▸ **TASKS TO CARRY OUT**:
• A. According to the mecha server documentation below, what rate limit does each worker's token bucket enforce?
• B. Can you pick up the mecha server documentation below after its last heading and write the section that follows?

▸ **TEXT EXTRACT**:

-- start --

Server
mecha serve starts a long-lived HTTP server that accepts tasks, dispatches them to workers, and writes results back to GitHub.
Starting the Server
mecha serveWith API key authentication:
mecha serve --addr 0.0.0.0:21212 --api-key YOUR_SECRET_KEYFlags
| Flag | Default | Description |
|---|---|---|
--addr | 127.0.0.1:21212 | Listen address |
--api-key | (empty) | API key for Bearer/X-API-Key auth (empty = no auth) |
CLI flags override the config file. The config file overrides compiled defaults.
Config File
~/.mecha/config.yml provides persistent server configuration:
addr: 127.0.0.1:21212
api_key: my-secret-key| Field | Default | Description |
|---|---|---|
addr | 127.0.0.1:21212 | Listen address |
api_key | (empty) | API key for authentication |
The file is optional. Missing file or missing fields use defaults. Both mecha serve and mecha-mcp read this file.
Environment Variables
| Variable | Description |
|---|---|
MECHA_DB_PATH | Override database location (default: ~/.mecha/mecha.db) |
How It Works
- Workers are added via
mecha worker add(CLI) — stored in SQLite - Server loads workers on startup and reloads the registry before each webhook match
- Tasks are queued in a channel (256 buffer), dispatched in parallel (up to 16 concurrent)
- Results are written back to GitHub if the task originated from a webhook
Rate Limiting
Each worker has a token bucket rate limiter (2 requests/second, burst of 5). Rate-limited tasks are re-queued automatically, not failed.
Task Retry
Transport errors (connection refused, timeout, DNS failure) trigger automatic retry with exponential backoff:
| Attempt | Delay |
|---|---|
| 1 | 30 seconds |
| 2 | 60 seconds |
| 3 | 120 seconds |
Tasks that exhaust all retries are dead-lettered (permanently failed). Non-transport errors (4xx, invalid response) fail immediately.
Observability
Metrics Endpoint
GET /metrics returns Prometheus-compatible metrics:
mecha_tasks_created 42
mecha_tasks_completed 38
mecha_tasks_failed 2
mecha_tasks_recovered 5
mecha_tasks_retried 3
mecha_tasks_rate_limited 1
mecha_tasks_dedup_skipped 0
mecha_dispatch_latency_ms_avg 4500.000000
mecha_queue_depth 0
mecha_webhooks_received 40
mecha_writeback_ok 35
mecha_writeback_fail 1
mecha_events_dedup_skipped 2The /metrics endpoint is public (no API key required) for scraper access.
Log (Structured Pipeline Trace)

-- end --

▸ **DATASET EXCERPT**:
-- start --

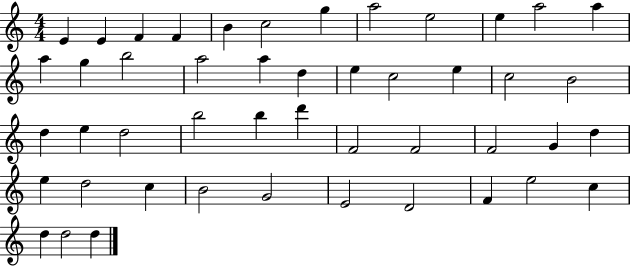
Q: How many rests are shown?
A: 0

-- end --

▸ **THE ANSWERS**:
• A. Two requests per second, with a burst of 5.

• B.
GET /logs returns structured pipeline observations — every event received, match decision, policy evaluation, dispatch attempt, and write-back result:
GET /logs?event={id} — trace one event's journey
GET /logs?task={id} — trace one task's lifecycle
GET /logs?worker={name}&since=1h — worker activity feed
GET /logs?action=policy&since=24h — all policy decisions today
GET /logs?trace={id} — full causal chain
GET /logs?limit=50 — latest 50 entriesEach entry has: id (auto-increment), trace_id, ts, action, outcome (ok/fail/skip/retry/deny), event_id, task_id, worker, attempt, error, detail (sparse JSON). All secret patterns are redacted before write.
Debug Vars
GET /debug/vars exposes Go's expvar endpoint with all metrics as JSON.
Background Loops
The server runs four background loops:
| Loop | Interval | Purpose |
|---|---|---|
| Retry scan | 30s | Re-enqueues tasks whose backoff delay has elapsed |
| Pending scan | 60s | Catches orphaned pending tasks not in the dispatch channel |
| Reconciliation | 60s | Detects registry/Docker state drift (Docker workers only) |
| Rate limiter cleanup | 5m | Removes stale per-worker buckets (unused for 10m) |
Graceful Shutdown
SIGINT or SIGTERM triggers:
- HTTP server stops accepting new requests (30s drain)
- In-flight dispatches complete
- Workers are NOT stopped (persistent containers keep running)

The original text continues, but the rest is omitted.